Wszelakiej maści kombinacje w jazzie są zawsze mile widziane. Opisuje się przecież fuzje z soulem, hip-hopem, szeroko pojętą muzyką rozrywkową jak i innymi gatunkami rodzimego jazzu. Jest jednak jedna forma, która zawsze wzbudza duże zainteresowanie, ale i kontrowersję. Chodzi mi o mieszanie jazzu z muzyką klasyczną. Znam osoby, które doświadczają w tym ogromnej satysfakcji, ale znam też innych co dopatrują się profanacji. W końcu klasyka sama z siebie, ma narzucone ograniczenia harmonijne i uwarunkowane od dzieła rozwiązania. A jazz to wiadomo, osobliwe improwizacje oraz nieskończone interpretacje.

Kiedy chwyciłem po debiutancki album Szymona Sutora Jazz & Sepstet Orchestra, to właściwie już po pierwszych chwilach czułem, że będzie to wielka sprawa. Nie myliłem się. 


Od razu trzeba powiedzieć, że ogromnym atutem the albumu jest udział Adama Pierończyka, który gra pierwsze skrzypce swoim saksofonem. Można to zauważyć już w pierwszej pozycji „Mirage”. Podoba mi się ogólna celebracja  smyczków, które mają tu powierzoną bardzo ważną rolę. Dbałość o elementy jest we wszystkich formach. „First look”, będące singlem promującym ma szeroko rozbudowana sekcję smyczkową, żyjącą bardzo dynamicznie.

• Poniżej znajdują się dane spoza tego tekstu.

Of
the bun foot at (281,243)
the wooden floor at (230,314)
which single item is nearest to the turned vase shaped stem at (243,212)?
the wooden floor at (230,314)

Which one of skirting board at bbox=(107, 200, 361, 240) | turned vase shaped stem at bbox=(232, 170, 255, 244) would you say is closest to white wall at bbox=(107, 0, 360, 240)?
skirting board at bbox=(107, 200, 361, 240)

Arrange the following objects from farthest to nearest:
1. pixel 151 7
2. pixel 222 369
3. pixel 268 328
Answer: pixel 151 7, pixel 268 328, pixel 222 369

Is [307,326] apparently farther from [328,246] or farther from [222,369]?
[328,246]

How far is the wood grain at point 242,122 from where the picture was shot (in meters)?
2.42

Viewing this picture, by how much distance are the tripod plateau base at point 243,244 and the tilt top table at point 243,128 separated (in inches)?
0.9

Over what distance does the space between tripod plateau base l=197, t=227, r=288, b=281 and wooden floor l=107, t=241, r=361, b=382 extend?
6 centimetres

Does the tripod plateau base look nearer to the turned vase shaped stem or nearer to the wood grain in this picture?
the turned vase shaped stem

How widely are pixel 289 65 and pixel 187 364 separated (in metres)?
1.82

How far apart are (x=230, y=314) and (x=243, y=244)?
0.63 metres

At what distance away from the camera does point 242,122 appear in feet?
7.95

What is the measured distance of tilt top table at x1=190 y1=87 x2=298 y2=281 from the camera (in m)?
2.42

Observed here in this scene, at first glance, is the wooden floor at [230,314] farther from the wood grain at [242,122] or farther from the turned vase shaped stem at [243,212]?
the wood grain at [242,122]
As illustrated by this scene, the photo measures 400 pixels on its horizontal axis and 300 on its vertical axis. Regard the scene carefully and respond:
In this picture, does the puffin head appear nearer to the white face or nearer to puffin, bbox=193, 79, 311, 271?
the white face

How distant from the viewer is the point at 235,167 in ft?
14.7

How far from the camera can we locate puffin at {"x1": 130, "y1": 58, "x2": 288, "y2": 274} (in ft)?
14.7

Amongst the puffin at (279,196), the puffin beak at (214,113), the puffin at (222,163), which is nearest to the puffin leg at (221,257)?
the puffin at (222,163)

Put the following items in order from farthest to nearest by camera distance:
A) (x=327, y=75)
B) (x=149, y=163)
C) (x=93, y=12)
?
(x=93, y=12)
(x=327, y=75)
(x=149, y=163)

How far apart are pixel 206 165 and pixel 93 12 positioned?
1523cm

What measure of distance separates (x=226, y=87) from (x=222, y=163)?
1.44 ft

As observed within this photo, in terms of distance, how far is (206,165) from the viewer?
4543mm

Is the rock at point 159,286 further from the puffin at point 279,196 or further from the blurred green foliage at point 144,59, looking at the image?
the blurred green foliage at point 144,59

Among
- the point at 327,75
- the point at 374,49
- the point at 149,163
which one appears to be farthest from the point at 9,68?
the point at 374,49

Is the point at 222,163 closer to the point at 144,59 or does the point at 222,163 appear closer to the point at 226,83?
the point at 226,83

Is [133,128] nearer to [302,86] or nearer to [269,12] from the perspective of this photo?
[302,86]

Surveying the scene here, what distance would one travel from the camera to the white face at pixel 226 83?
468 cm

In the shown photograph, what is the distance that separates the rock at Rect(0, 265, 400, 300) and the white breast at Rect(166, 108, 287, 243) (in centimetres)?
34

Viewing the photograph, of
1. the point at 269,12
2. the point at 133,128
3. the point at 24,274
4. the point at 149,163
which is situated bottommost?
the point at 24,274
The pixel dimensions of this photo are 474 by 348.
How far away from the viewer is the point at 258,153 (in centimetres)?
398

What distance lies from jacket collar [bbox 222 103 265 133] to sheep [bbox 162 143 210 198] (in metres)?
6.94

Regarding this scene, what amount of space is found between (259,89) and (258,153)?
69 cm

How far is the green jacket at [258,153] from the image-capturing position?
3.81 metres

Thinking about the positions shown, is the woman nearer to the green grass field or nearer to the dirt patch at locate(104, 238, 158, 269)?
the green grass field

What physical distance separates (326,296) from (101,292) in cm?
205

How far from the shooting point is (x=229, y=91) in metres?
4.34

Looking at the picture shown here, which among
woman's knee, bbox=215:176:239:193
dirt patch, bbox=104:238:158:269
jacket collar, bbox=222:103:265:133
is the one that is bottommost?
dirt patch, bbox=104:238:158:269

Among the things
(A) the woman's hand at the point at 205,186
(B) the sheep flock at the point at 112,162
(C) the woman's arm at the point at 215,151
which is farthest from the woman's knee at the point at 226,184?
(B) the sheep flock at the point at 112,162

Dodatkowo przepiękne koloratury wokalne odznaczyła tutaj Gaba Janusz. Jest dużo klasycznych harmonii tła, ale przewagę stanowią introwertyczne solówki, choćby wspomnianego już Pierończyka. „Ceper” znów charakteryzuje się śmiałą dynamiką formy. Nieco złowrogi, agresywny, złagodzony został delikatną gitarą Macieja Grzywacza, a smyczki znów delikatnie dopełniają krajobrazu, aby za chwilę wraz z pianistą Dominikiem Kisielem wzburzyć całość porywczym dmuchnięciem.

Trzeba to głośno powiedzieć, że są to bardzo dobre kompozycje, jeśli chodzi o pomysły. Słychać tu wiele inspiracji klasyką, old-jazzem, niekiedy przedziera się delikatne funky, ale głównym punktem jest tu improwizacyjny klasyczny jazz. Wszystko mi się tu zgadza. Wykonanie, aranżacja, charakter oraz ciekawość. Do kompletu septetu należą jeszcze Cezary Paciorek grający na akordeonie (doskonały w „Maybe”), Michał Bąk na kontrabasie (ze wspaniałym intro do „First look”) oraz Patryk Dobosz na perkusji.

Słuchając dłużej całego albumu mam wrażenie, że wszystko scala niedosłowny motyw przewodni przewijający się przez wszystkie utwory. Są one spójne i fajnie przejrzyste. Nie słucha się tego materiału z przesadnym skupianiem się na szczegółach, nie odbiera on lekkości bytu i nie zabiera skupienia. Jest natomiast bardzo wyraźny i słyszalny w przestrzeni. Fajnie, bo ostatnio słuchałem wiele płyt, które po kilkunastu minutach przestają być pierwszoplanowe i nikną w cieniu codzienności.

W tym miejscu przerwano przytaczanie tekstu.